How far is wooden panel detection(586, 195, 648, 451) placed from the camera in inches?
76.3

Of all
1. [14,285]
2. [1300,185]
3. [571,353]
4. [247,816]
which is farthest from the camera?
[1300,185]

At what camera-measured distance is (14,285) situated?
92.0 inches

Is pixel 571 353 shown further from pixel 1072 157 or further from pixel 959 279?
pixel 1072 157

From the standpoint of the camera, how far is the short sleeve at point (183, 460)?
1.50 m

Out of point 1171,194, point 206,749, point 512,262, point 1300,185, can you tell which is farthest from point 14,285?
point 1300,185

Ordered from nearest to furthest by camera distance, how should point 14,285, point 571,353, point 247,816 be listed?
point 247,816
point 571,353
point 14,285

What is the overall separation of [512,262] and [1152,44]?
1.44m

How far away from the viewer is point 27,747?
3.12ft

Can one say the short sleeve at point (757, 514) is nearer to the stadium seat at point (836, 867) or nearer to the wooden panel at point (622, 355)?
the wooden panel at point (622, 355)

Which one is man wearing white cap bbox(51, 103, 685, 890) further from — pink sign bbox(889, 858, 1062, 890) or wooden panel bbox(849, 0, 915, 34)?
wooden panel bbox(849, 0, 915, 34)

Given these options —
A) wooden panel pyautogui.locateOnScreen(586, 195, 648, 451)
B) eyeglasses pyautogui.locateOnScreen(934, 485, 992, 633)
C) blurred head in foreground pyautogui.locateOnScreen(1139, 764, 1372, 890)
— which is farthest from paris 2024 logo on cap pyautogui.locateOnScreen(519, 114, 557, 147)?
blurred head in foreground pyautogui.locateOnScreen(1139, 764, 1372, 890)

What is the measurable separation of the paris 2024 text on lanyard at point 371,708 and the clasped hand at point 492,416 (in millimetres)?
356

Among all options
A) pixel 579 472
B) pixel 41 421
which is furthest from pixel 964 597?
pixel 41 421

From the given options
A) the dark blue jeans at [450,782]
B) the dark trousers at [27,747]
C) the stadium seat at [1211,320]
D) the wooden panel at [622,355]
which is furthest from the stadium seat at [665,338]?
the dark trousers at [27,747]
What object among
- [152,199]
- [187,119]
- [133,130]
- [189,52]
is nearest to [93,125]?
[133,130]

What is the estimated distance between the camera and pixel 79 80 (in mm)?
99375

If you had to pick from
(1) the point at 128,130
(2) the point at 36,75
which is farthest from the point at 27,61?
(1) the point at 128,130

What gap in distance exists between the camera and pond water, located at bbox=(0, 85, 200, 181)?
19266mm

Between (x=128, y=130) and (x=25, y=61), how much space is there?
---+---
Your task is to output exactly the lines running from the one with "Ordered from nearest" through the final line of the material above, with both ends included.

> _Task solution_
Ordered from nearest to furthest by camera distance, how should point 14,285, point 571,353, point 247,816 be listed?
point 247,816
point 571,353
point 14,285

What is the overall separation of [512,262] and [1152,44]?
1.44m

How far away from the viewer is point 27,747?
3.12ft

Can one say the short sleeve at point (757, 514) is nearer to the stadium seat at point (836, 867) or nearer to the wooden panel at point (622, 355)?
the wooden panel at point (622, 355)

Which one is man wearing white cap bbox(51, 103, 685, 890) further from — pink sign bbox(889, 858, 1062, 890) or wooden panel bbox(849, 0, 915, 34)?
wooden panel bbox(849, 0, 915, 34)

Given these options —
A) wooden panel pyautogui.locateOnScreen(586, 195, 648, 451)
B) eyeglasses pyautogui.locateOnScreen(934, 485, 992, 633)
C) blurred head in foreground pyautogui.locateOnScreen(1139, 764, 1372, 890)
— which is farthest from paris 2024 logo on cap pyautogui.locateOnScreen(519, 114, 557, 147)?
blurred head in foreground pyautogui.locateOnScreen(1139, 764, 1372, 890)

What is the measurable separation of the paris 2024 text on lanyard at point 371,708 and the clasped hand at point 492,416 (in millimetres)?
356

Among all options
A) pixel 579 472
B) pixel 41 421
which is furthest from pixel 964 597?
pixel 41 421

From the given options
A) the dark blue jeans at [450,782]
B) the dark trousers at [27,747]
C) the stadium seat at [1211,320]
D) the wooden panel at [622,355]
which is furthest from the stadium seat at [665,338]?
the dark trousers at [27,747]
What object among
- [152,199]
- [187,119]
- [133,130]
- [189,52]
is nearest to [93,125]?
[133,130]

What is the estimated distance between the camera and pixel 79 80 (in mm)?
99375

If you had to pick from
(1) the point at 128,130
(2) the point at 36,75
which is farthest from the point at 27,61?
(1) the point at 128,130

What gap in distance exists between the camera and pond water, located at bbox=(0, 85, 200, 181)?
19266mm

Between (x=128, y=130) and (x=25, y=61), how much space is there?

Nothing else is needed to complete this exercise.